### PROBLEM TO SOLVE:
The data that follows is to be copied exactly, with each image removed.

### INFORMATION PROVIDED:
== Segment start ==

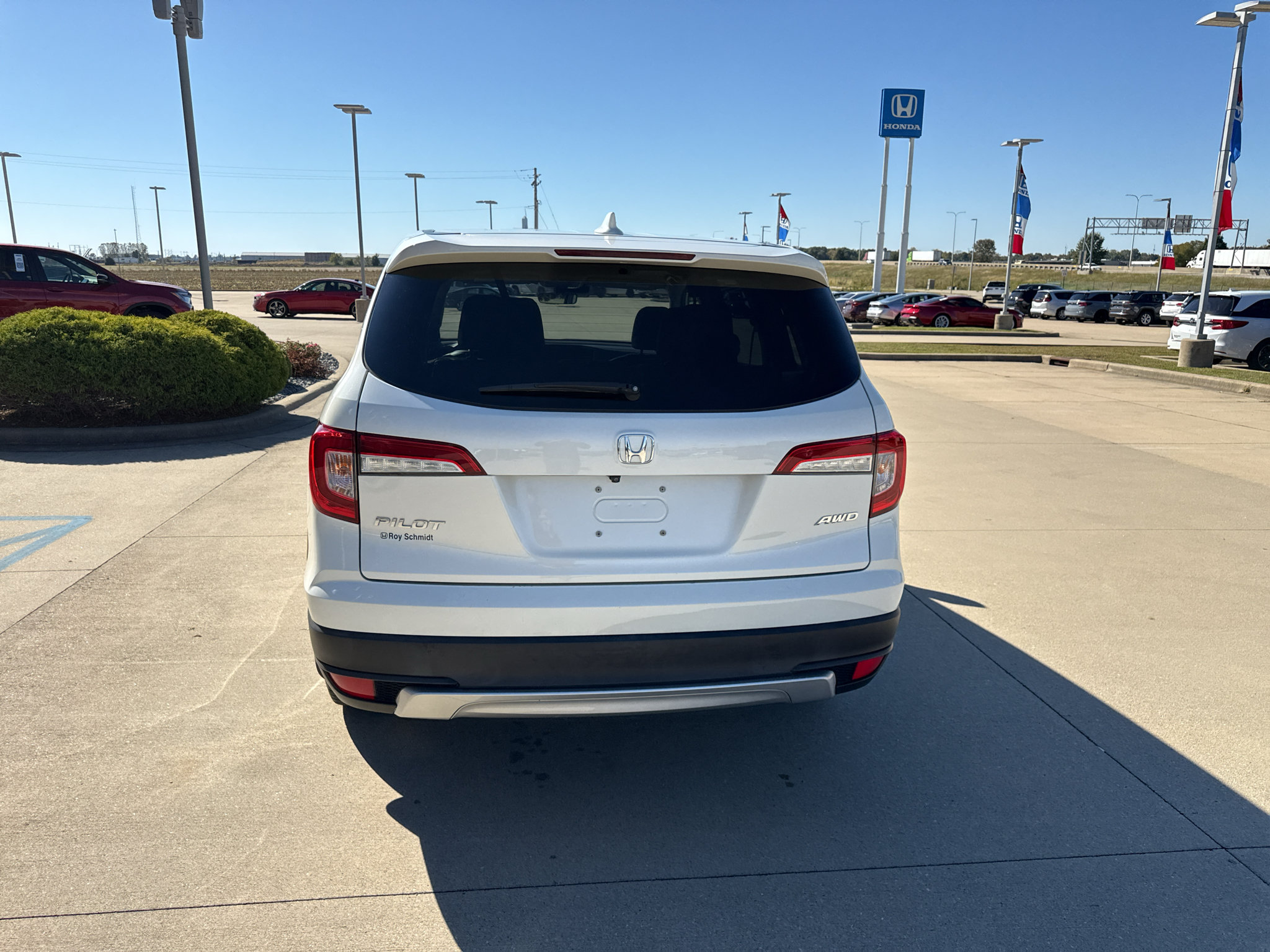 Used 2019 Honda Pilot EX-L image 6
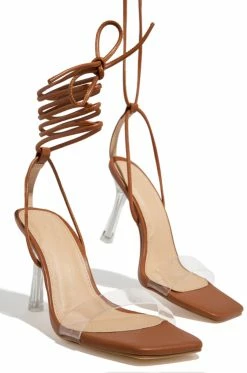 OLVJAY Shoes Celestia - Tan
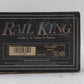 MTH 30-7446 O Gauge Gold Plated Pennsylvania Boxcar #28649 EX/Box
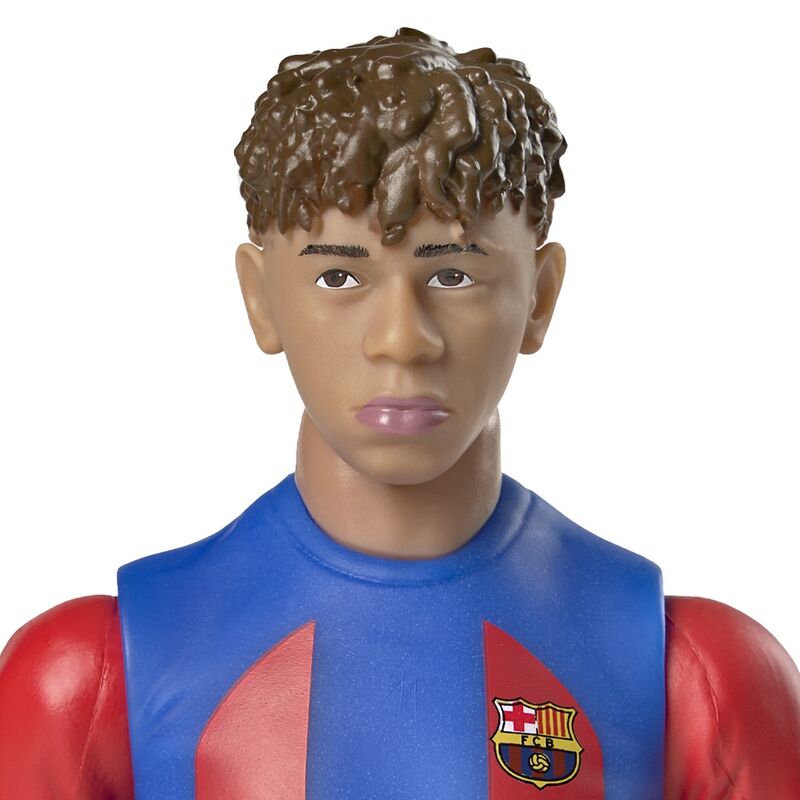 Actionfigur Lamine Yamal FC Barcelona 20cm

== Segment end ==

### ANSWER TO THIS EXERCISE:
 Used 2019 Honda Pilot EX-L image 6
 OLVJAY Shoes Celestia - Tan
 MTH 30-7446 O Gauge Gold Plated Pennsylvania Boxcar #28649 EX/Box
 Actionfigur Lamine Yamal FC Barcelona 20cm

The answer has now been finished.